Exercise:
Over what period does the time series tutorial below say the economics data set was collected?

Text extract:
Introduction

This practical will lead you into producing some high quality visualisations of time series.

By the end of the lab, you will have acquired the following skills:

You will need to install the following packages for today’s workshop:

install.packages("lattice")
install.packages("lubridate")

Exploring Time Series

A graph can be a powerful vehicle for displaying change over time. A time series is a set of quantitative values obtained at successive time points, and time series are most commonly graphed as a simple line graph with time horizontally and the variable being measured shown vertically. Let us have a glance at how to plot time series effectively with an example.

Download data: economics

The economics data set above contains monthly economic data for the USA collected from January 1967 to January 2015. The variables are:

The date column is stored in R’s Date format so we can plot it directly. However, this isn’t guaranteed of all data sets and sometimes you will need to convert it (see the as.Date function for how to do so). Thankfully, everything is all set up, so let’s plot the personal savings rate over time:

plot(x=economics$date,y=economics$psavert, xlab='Date',ylab='Personal Savings Rate', ty='l')

Time series of financial variables like these are very often quite noisy and variable. While there is obviously a general global trend, where the line between ‘trend’ and ‘noise’ is drawn is debatable and there is no single clear answer for these data. Fitting a smoother would help us identify a clear smooth trend, but using different levels of smoothing will give us quite different results.

## fit the model, note we have to convert our 'date' to numbers here
lfit <- loess(psavert~as.numeric(date), data=economics) 
xs <- seq(min(as.numeric(economics$date)), max(as.numeric(economics$date)), length=200)
lpred <- predict(lfit, data.frame(date=xs), se = TRUE) 
## redraw the plot
plot(x=economics$date,y=economics$psavert, xlab='Date',ylab='Personal Savings Rate', ty='l')
lines(x=xs, y=lpred$fit, col='red',lwd=4) 

This extracts the overall trend quite cleanly! If we shrink the span, however, we will fit more closely to the lesser peaks in the data - but is this signal or just noise?

## reduce span to get a more localised fit
lfit2 <- loess(psavert~as.numeric(date), data=economics,span=0.1) 
lpred2 <- predict(lfit2, data.frame(date=xs), se = TRUE) 
## redraw the plot
plot(x=economics$date,y=economics$psavert, xlab='Date',ylab='Personal Savings Rate', ty='l')
lines(x=xs, y=lpred$fit, col='red',lwd=4) 
lines(x=xs, y=lpred2$fit, col='green',lwd=4)

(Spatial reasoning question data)
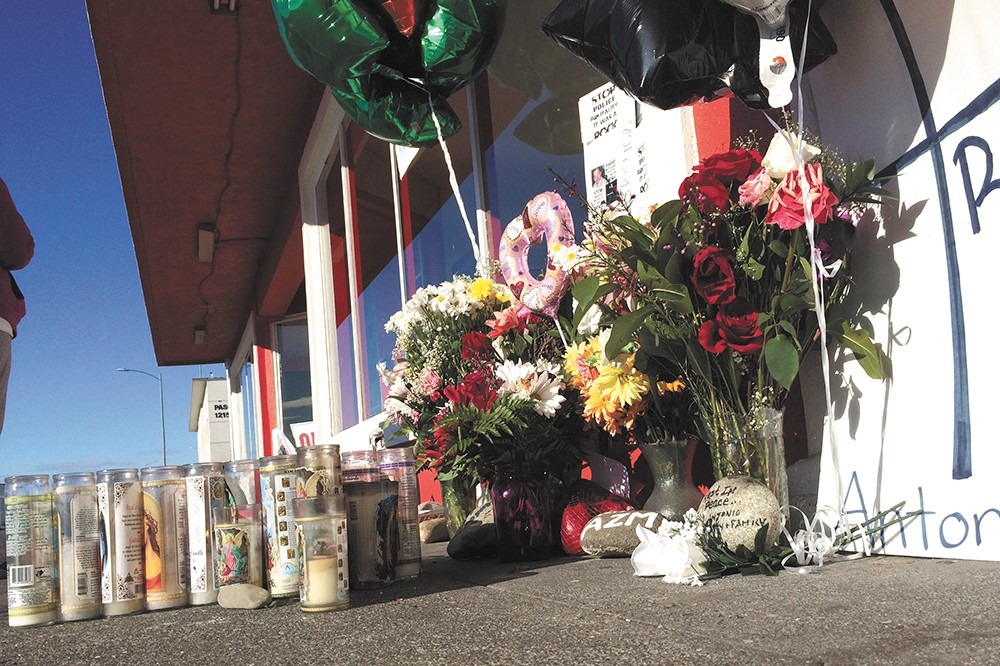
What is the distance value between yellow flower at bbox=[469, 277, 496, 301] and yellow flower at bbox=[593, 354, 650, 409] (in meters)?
0.75

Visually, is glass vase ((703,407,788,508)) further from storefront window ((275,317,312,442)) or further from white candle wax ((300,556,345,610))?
storefront window ((275,317,312,442))

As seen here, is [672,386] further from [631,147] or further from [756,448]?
[631,147]

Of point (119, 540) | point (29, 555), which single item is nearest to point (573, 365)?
point (119, 540)

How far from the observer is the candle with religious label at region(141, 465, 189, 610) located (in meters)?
1.79

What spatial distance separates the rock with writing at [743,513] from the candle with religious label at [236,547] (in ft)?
2.85

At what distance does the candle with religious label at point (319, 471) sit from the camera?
176 cm

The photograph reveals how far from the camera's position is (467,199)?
151 inches

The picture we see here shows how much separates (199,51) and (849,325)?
4.15 metres

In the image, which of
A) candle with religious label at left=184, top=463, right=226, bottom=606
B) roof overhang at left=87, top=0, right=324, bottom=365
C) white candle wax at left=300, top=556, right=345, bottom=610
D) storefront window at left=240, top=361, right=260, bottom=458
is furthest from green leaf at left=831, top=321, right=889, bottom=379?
A: storefront window at left=240, top=361, right=260, bottom=458

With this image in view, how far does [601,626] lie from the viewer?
126 cm

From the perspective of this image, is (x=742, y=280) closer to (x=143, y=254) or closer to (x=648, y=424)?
(x=648, y=424)

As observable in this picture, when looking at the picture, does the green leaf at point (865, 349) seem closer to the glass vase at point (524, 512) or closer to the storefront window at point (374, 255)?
the glass vase at point (524, 512)

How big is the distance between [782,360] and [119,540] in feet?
4.22

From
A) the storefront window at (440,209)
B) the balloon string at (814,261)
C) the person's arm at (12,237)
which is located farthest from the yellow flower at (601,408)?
the person's arm at (12,237)
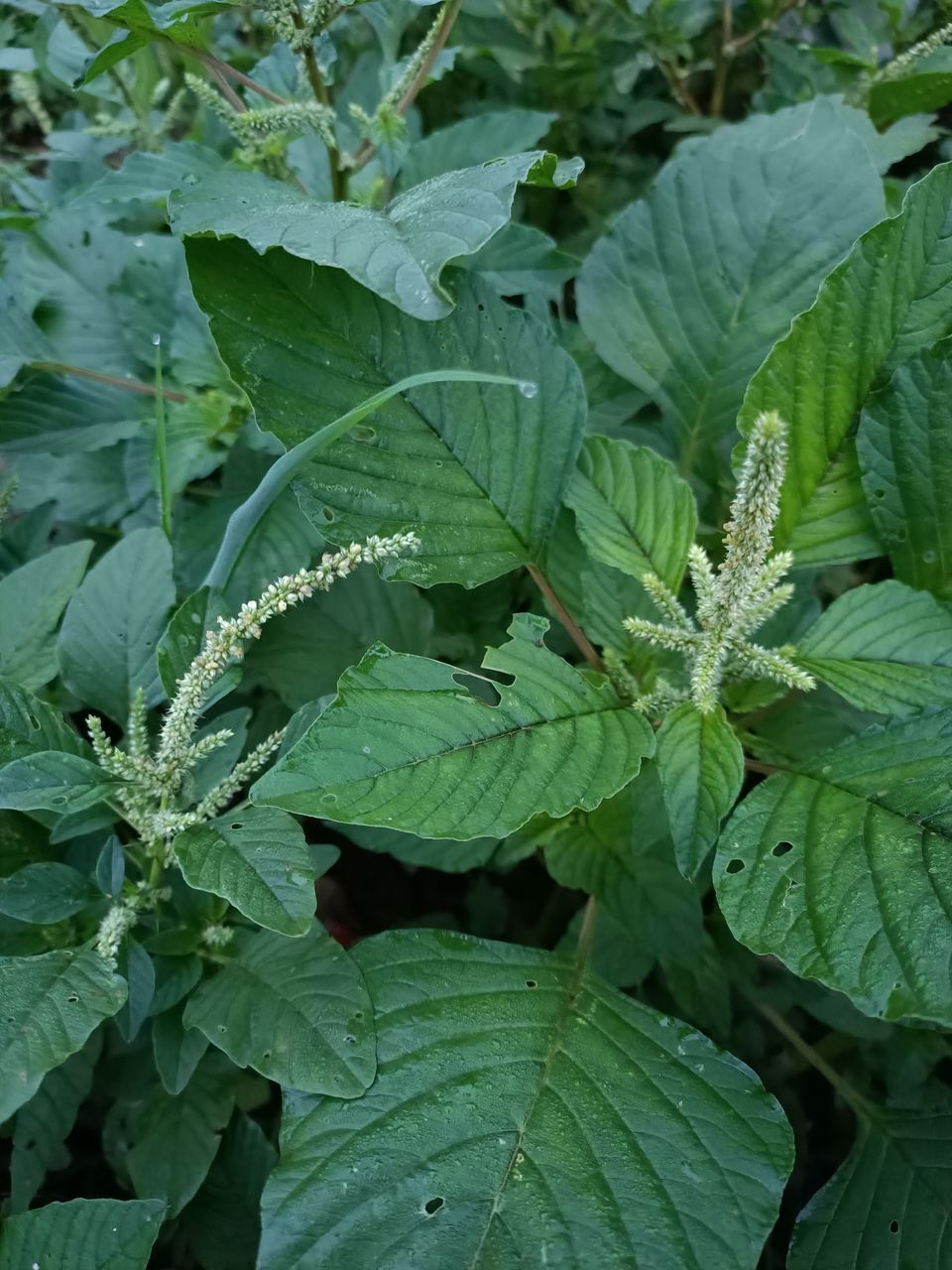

Solution for this task:
It was collected monthly from January 1967 to January 2015.